**What to do:** Reproduce every one of the following items word for word, with each line unchanged.
___ Data provided
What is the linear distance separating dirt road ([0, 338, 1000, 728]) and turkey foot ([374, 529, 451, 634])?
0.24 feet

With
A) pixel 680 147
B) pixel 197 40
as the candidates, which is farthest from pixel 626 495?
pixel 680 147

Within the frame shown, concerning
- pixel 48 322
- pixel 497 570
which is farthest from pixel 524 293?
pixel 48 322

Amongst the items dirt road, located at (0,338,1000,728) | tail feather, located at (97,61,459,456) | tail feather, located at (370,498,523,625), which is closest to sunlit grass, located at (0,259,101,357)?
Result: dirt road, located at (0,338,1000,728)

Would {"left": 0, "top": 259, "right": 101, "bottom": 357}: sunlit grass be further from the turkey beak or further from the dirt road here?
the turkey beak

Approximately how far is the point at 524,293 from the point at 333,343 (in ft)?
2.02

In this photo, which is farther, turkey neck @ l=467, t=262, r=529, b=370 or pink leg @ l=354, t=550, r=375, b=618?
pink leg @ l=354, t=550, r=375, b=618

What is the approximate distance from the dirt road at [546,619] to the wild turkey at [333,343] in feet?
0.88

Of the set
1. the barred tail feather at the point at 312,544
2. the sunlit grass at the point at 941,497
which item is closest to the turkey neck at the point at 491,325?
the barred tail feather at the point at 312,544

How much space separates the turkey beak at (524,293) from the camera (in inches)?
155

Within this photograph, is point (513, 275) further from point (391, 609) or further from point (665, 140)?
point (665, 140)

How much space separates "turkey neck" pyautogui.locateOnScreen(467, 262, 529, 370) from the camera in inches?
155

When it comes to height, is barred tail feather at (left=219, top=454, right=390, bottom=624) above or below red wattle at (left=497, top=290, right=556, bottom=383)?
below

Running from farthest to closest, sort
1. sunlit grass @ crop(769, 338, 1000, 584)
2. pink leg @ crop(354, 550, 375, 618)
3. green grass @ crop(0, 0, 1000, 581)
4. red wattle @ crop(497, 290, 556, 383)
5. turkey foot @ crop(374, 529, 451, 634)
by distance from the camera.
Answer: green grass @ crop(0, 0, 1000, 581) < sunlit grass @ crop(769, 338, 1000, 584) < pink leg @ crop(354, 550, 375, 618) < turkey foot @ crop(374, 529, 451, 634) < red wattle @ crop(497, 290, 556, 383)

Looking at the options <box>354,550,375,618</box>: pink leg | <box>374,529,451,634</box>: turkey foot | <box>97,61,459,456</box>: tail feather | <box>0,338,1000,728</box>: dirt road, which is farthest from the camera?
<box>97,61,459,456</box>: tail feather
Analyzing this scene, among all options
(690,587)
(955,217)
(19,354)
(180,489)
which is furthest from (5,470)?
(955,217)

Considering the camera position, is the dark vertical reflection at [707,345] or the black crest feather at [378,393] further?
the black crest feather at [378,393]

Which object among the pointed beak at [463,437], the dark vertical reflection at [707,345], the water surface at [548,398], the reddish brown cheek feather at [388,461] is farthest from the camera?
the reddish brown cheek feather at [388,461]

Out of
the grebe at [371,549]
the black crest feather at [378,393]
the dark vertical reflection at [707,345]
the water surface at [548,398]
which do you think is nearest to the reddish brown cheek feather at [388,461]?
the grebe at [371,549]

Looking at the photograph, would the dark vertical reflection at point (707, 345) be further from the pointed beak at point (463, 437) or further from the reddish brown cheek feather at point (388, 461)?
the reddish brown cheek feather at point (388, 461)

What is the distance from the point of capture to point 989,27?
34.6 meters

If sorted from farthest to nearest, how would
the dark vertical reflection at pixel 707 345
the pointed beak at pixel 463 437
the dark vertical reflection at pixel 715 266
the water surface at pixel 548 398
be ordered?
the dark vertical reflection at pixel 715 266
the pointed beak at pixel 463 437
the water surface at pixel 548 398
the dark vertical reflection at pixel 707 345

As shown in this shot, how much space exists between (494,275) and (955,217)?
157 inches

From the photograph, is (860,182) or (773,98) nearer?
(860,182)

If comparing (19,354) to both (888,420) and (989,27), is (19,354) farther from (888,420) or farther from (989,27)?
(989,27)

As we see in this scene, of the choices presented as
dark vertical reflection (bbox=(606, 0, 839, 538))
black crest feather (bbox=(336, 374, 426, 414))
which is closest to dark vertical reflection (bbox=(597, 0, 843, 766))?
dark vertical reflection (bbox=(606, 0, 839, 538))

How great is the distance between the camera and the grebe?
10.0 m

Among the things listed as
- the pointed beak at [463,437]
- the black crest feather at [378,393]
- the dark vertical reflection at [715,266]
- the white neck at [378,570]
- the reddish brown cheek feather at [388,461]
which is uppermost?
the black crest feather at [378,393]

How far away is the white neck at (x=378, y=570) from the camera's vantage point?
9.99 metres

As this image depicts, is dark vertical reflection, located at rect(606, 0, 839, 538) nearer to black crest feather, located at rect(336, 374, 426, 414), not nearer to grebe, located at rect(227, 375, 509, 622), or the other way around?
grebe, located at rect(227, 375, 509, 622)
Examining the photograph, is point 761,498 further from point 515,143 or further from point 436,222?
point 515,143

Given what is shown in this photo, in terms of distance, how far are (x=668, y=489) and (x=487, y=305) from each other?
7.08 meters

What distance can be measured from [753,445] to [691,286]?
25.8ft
______
**Task response:**
What is the linear distance separating dirt road ([0, 338, 1000, 728]) and turkey foot ([374, 529, 451, 634])?
0.24 feet

With
A) pixel 680 147
B) pixel 197 40
as the candidates, which is farthest from pixel 626 495?
pixel 680 147

Within the frame shown, concerning
- pixel 48 322
- pixel 497 570
which is farthest from pixel 524 293?
pixel 48 322

Amongst the items dirt road, located at (0,338,1000,728) | tail feather, located at (97,61,459,456) | tail feather, located at (370,498,523,625), which is closest to sunlit grass, located at (0,259,101,357)?
Result: dirt road, located at (0,338,1000,728)

Would {"left": 0, "top": 259, "right": 101, "bottom": 357}: sunlit grass be further from the turkey beak or further from the dirt road here?
the turkey beak

Approximately how far is the point at 524,293 from the point at 333,343 (in ft)?
2.02

In this photo, which is farther, turkey neck @ l=467, t=262, r=529, b=370 or pink leg @ l=354, t=550, r=375, b=618?
pink leg @ l=354, t=550, r=375, b=618

What is the approximate distance from the dirt road at [546,619] to the wild turkey at [333,343] in feet?
0.88

Of the set
1. the barred tail feather at the point at 312,544
2. the sunlit grass at the point at 941,497
which item is closest to the turkey neck at the point at 491,325?
the barred tail feather at the point at 312,544

How much space separates the turkey beak at (524,293) from the camera (in inches)?
155

Within this photograph, is point (513, 275) further from point (391, 609) or further from point (665, 140)?
point (665, 140)

How much space separates "turkey neck" pyautogui.locateOnScreen(467, 262, 529, 370) from the camera in inches?
155

When it comes to height, is barred tail feather at (left=219, top=454, right=390, bottom=624) above or below red wattle at (left=497, top=290, right=556, bottom=383)?
below

Running from farthest to closest, sort
1. sunlit grass @ crop(769, 338, 1000, 584)
2. pink leg @ crop(354, 550, 375, 618)
3. green grass @ crop(0, 0, 1000, 581)
4. red wattle @ crop(497, 290, 556, 383)
5. turkey foot @ crop(374, 529, 451, 634)
by distance from the camera.
Answer: green grass @ crop(0, 0, 1000, 581) < sunlit grass @ crop(769, 338, 1000, 584) < pink leg @ crop(354, 550, 375, 618) < turkey foot @ crop(374, 529, 451, 634) < red wattle @ crop(497, 290, 556, 383)

Looking at the options <box>354,550,375,618</box>: pink leg | <box>374,529,451,634</box>: turkey foot | <box>97,61,459,456</box>: tail feather | <box>0,338,1000,728</box>: dirt road, which is farthest from the camera?
<box>97,61,459,456</box>: tail feather
Analyzing this scene, among all options
(690,587)
(955,217)
(19,354)
(180,489)
which is furthest from (5,470)?
(955,217)

Considering the camera position, is the dark vertical reflection at [707,345] or the black crest feather at [378,393] further?
the black crest feather at [378,393]

Which object among the pointed beak at [463,437], the dark vertical reflection at [707,345], the water surface at [548,398], the reddish brown cheek feather at [388,461] is farthest from the camera?
the reddish brown cheek feather at [388,461]

Out of
the grebe at [371,549]
the black crest feather at [378,393]
the dark vertical reflection at [707,345]
the water surface at [548,398]
which do you think is nearest to the reddish brown cheek feather at [388,461]?
the grebe at [371,549]

Looking at the photograph, would the dark vertical reflection at point (707, 345) be further from the pointed beak at point (463, 437) or further from the reddish brown cheek feather at point (388, 461)?
the reddish brown cheek feather at point (388, 461)

What is the distance from the point of capture to point 989,27?
34.6 meters

If sorted from farthest to nearest, how would
the dark vertical reflection at pixel 707 345
the pointed beak at pixel 463 437
the dark vertical reflection at pixel 715 266
the water surface at pixel 548 398
be ordered?
the dark vertical reflection at pixel 715 266
the pointed beak at pixel 463 437
the water surface at pixel 548 398
the dark vertical reflection at pixel 707 345

As shown in this shot, how much space exists between (494,275) and (955,217)?
157 inches

From the photograph, is (860,182) or (773,98) nearer?
(860,182)

If comparing (19,354) to both (888,420) and (989,27), is (19,354) farther from (888,420) or farther from (989,27)?
(989,27)

As we see in this scene, of the choices presented as
dark vertical reflection (bbox=(606, 0, 839, 538))
black crest feather (bbox=(336, 374, 426, 414))
which is closest to dark vertical reflection (bbox=(597, 0, 843, 766))?
dark vertical reflection (bbox=(606, 0, 839, 538))

How great is the distance between the camera and the grebe?
10.0 m

Among the things listed as
- the pointed beak at [463,437]
- the black crest feather at [378,393]
- the dark vertical reflection at [715,266]
- the white neck at [378,570]
- the reddish brown cheek feather at [388,461]
which is uppermost?
the black crest feather at [378,393]

How far away is the white neck at (x=378, y=570) from the camera's vantage point?
9.99 metres

As this image depicts, is dark vertical reflection, located at rect(606, 0, 839, 538) nearer to black crest feather, located at rect(336, 374, 426, 414), not nearer to grebe, located at rect(227, 375, 509, 622), or the other way around?
grebe, located at rect(227, 375, 509, 622)
Examining the photograph, is point 761,498 further from point 515,143 or further from point 436,222?
point 515,143

Given what is shown in this photo, in terms of distance, how far are (x=668, y=489) and (x=487, y=305) from each other?
7.08 meters

What distance can be measured from [753,445] to [691,286]?
25.8ft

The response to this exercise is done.